Jusqu’à la garde

D’amour et d’eau fraîche.

Ma foi ! Je dirais volontiers que l’attribution des colifichets et des bimbeloteries des Césars et toutes les polémiques qui accompagnent ce rituel essoufflé n’ont vraiment aucune importance. Je n’avais pas souvenir que Jusqu’à la garde eût obtenu la récompense suprême de meilleur film et quelques récompenses adventices (dont celui de la meilleure actrice) en 2019. Il me semble que, jusqu’à voir le film en DVD je n’avais jamais entendu parler de son réalisateur, Xavier Legrand, ni de son actrice principale, Léa Drucker, que je pensais fille de Michel Drucker et sœur de Marie Drucker (mais ce n’est pas ça du tout).

Vous ne devriez pas ainsi vous prévaloir de votre incompétence et de vos multiples ignorances !, allez-vous me dire si vous avez la faiblesse de me lire. Ce à quoi je répondrai que je ne me pare nullement de mes carences mais que je suis bien obligé de les constater, que j’ai même un peu honte de les exposer mais que je dois à la vérité de ne pas les dissimuler.

Venant, juste avant d’écrire ce qui précède de découvrir que Jusqu’à la garde bénéficiait d’une renommée très au delà de ce que j’imaginais (et que je suis désormais confus d’avoir ignoré – restons-en là !), j’avais regardé le film sans prévention ni attirance particulière.
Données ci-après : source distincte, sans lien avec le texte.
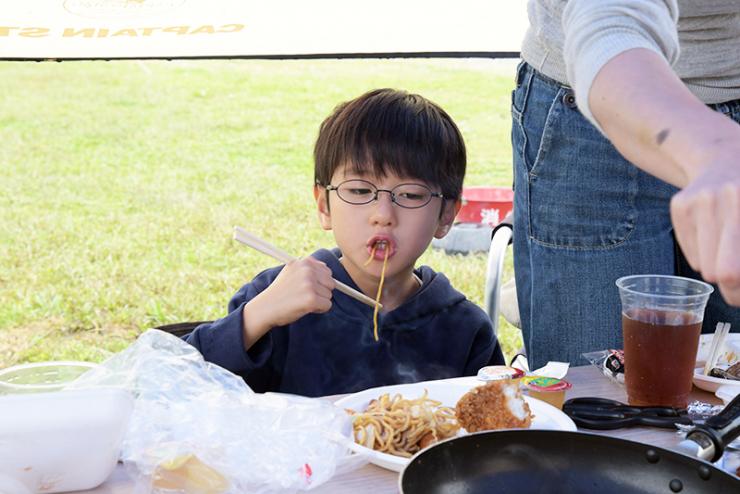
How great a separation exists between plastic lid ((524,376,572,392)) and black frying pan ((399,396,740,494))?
39 centimetres

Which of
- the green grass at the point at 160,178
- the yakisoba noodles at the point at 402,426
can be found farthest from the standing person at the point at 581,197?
the green grass at the point at 160,178

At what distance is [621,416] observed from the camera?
1449mm

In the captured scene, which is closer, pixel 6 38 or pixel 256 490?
pixel 256 490

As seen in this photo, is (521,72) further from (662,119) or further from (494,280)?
(662,119)

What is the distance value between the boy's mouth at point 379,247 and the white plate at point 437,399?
1.75ft

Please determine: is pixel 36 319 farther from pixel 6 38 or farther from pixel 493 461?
pixel 493 461

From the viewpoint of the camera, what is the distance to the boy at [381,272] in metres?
2.15

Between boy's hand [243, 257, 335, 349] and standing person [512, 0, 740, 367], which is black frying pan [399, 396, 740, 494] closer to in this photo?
standing person [512, 0, 740, 367]

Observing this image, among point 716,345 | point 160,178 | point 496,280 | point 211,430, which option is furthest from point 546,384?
point 160,178

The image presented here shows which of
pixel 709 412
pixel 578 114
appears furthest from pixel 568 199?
pixel 709 412

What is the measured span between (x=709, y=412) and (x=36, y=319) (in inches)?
159

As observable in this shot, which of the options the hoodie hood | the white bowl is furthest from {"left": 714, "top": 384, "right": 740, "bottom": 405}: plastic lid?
the white bowl

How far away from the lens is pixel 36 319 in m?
4.86

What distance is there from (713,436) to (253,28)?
5.99 ft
Après que le mot Fin était apparu sur mon écran, je m’étais dit que l’histoire contée était un de ces sujets de société dont la télévision raffole et que le film réapparaîtrait quelque jour sur la chaîne TF1, qui sait, mieux que n’importe quelle autre, émouvoir les cœurs de la France profonde et de tous les braves gens qui la composent. Un couple qui s’est déchiré avec une grande violence et irrémédiablement, des enfants qui se sont trouvés placés au milieu des coulées de lave que les volcans déversent sans arrêt, des grands-parents qui ne savent pas comment ils pourraient redresser la barre, des visages butés, des tensions qui ne font que monter jusqu’au bouillonnement.

Il me semble qu’on a vu ça dix fois, vingt fois. C’est le reflet d’une grande exactitude de ce qui se passe dans bon nombre de familles et de couples d’aujourd’hui : on s’est aimé, on a fait deux enfants et au bout de vingt ans – ou à peu près, l’aînée, Joséphine (Mathilde Auneveux) a presque 18 ans – on en est arrivé au point de non-retour, on ne se supporte plus. La responsabilité, dans le film, incombe avant tout au père, semble-t-il, violent, autoritaire, peut-être trop fermé, mais on aimerait avoir un regard un peu plus nuancé, un peu plus subtil. Parce qu’il n’est dit nulle part que le père, Antoine Besson (Denis Ménochet) est alcoolique, bambocheur, paresseux, coureur de donzelles et que le refus de ses deux mioches, Joséphine, donc et le plus jeune Julien (Thomas Gioria) de le revoir est vraiment justifié. La chose paraît si évidente, si entendue qu’on se dit qu’on a là affaire à un de ces films militants qui opposent à la sainte innocence des femmes l’intrinsèque malfaisance des hommes.

Donc la radiographie de notre monde contemporain se poursuit ; le Juge aux affaires familiales (Saadia Bentaïeb) prononce une ordonnance de garde alternée pour Julien qui va donc devoir passer une semaine sur deux avec un père dont il a peur. Il ne serait pas absurde de demeurer sur des notes amères, un peu ennuyeuses mais terriblement réalistes, les mesquineries d’horaires, mais aussi les négociations entre les parents pour essayer d’arranger les semaines de garde au bénéfice des enfants, de façon que les événements qui tombent mal, dans la semaine de l’un, puissent être vécus par un échange avec la semaine de l’autre. Mais il faut bien introduire un élément dramatique pour sortir de la grisaille. Et c’est une explosion finale (qui ne va pas jusqu’à trop mal se terminer, néanmoins).

Ce n’est pas un film dégradant ou ridicule, assurément mais on est pourtant un peu affligé que ce soit ce genre de sujet, si convenablement traité soit-il, qui fasse les choux gras du cinéma français.